SOURCE TEXT:
Dear GO, Being Your Senior Writer Has Been A Beautiful Honor

Owen Gould

Never have I ever worked with such a fiery, passionate, smart, creative, and wildly opinionated group of women

When I was 16 living on a quiet street in the sleepy suburbs, I asked my mom if I could take the train into Manhattan alone.

“Don’t you want to take Mindy with you?” My mom asked, curiously. Mindy and I had absolutely nothing in common, but we were inexplicably attached at the hipbone. We had the kind of friendship that only occurs in high school, and I intrinsically understood that once we entered the real world our paths would likely never cross again.

DATA PROVIDED:
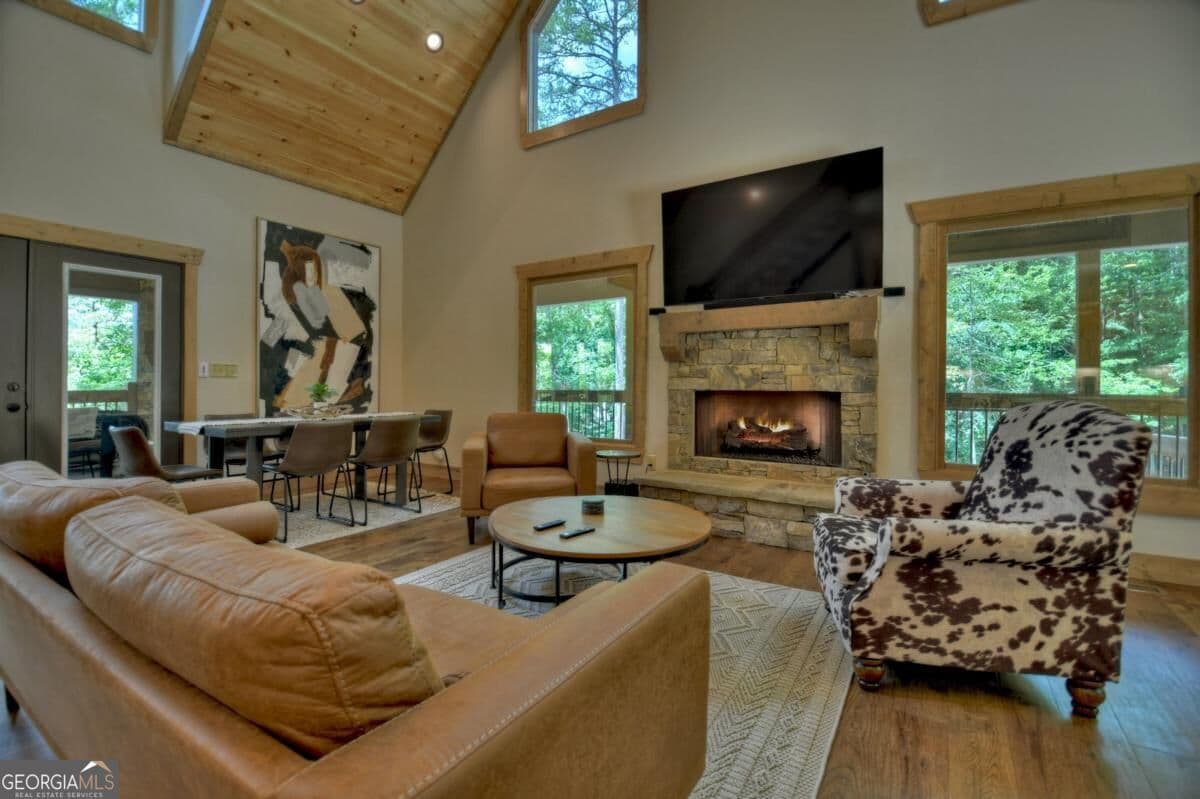 3 bedroom, 3.5 bathroom, 2,604 sq ft cabin,single family residence for sale at 80 Parker Court, Ellijay, GA 30540 — photo 5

STUDY QUESTIONS:
**1.** Using the essay addressed to GO, decide whether each statement agrees with it. Answer yes or no for each, and quote the words from the essay that settle it.
(a) The writer was 16 when asking to ride the train into Manhattan alone.
(b) The writer and Mindy had a great deal in common.
(c) The writer grew up in a busy city neighborhood.
**2.** Carry on the essay addressed to GO, starting right after its final sentence.
Nothing in the listing is needed here.

ANSWERS BY ITEM NUMBER:
**1.**
(a) Yes: "When I was 16 living on a quiet street in the sleepy suburbs, I asked my mom if I could take the train into Manhattan alone."
(b) No: "Mindy and I had absolutely nothing in common"
(c) No: "living on a quiet street in the sleepy suburbs"

**2.**
“No,” I said, folding my arms. I definitely did not want to take Mindy into the city with me. I didn’t want to take anyone into the city with me. I wanted to confidently stomp around the East Village in my patent-leather 20-eye Dr. Marten boots and pretend that was my life. I wanted a taste of what it felt like to be a real Manhattan woman. I wanted to freely exhale cigarette smoke into the ever-polluted city sky and recklessly buy cheap ornate jewelry on St. Marks Place and sit in coffee shops and people-watch *without* my high school friends, whose giddy, teeny-bopper presence would snap me right back into the reality I was oh-so-desperate to escape — at least for a few hours.

“Okay, just be careful. Don’t go down any street that’s quiet. Manhattan is dangerous when quiet,” my mother warned, though her hazel eyes twinkled. She’d always harbored a deep admiration for independent women and I could tell her pride in me outweighed her fear.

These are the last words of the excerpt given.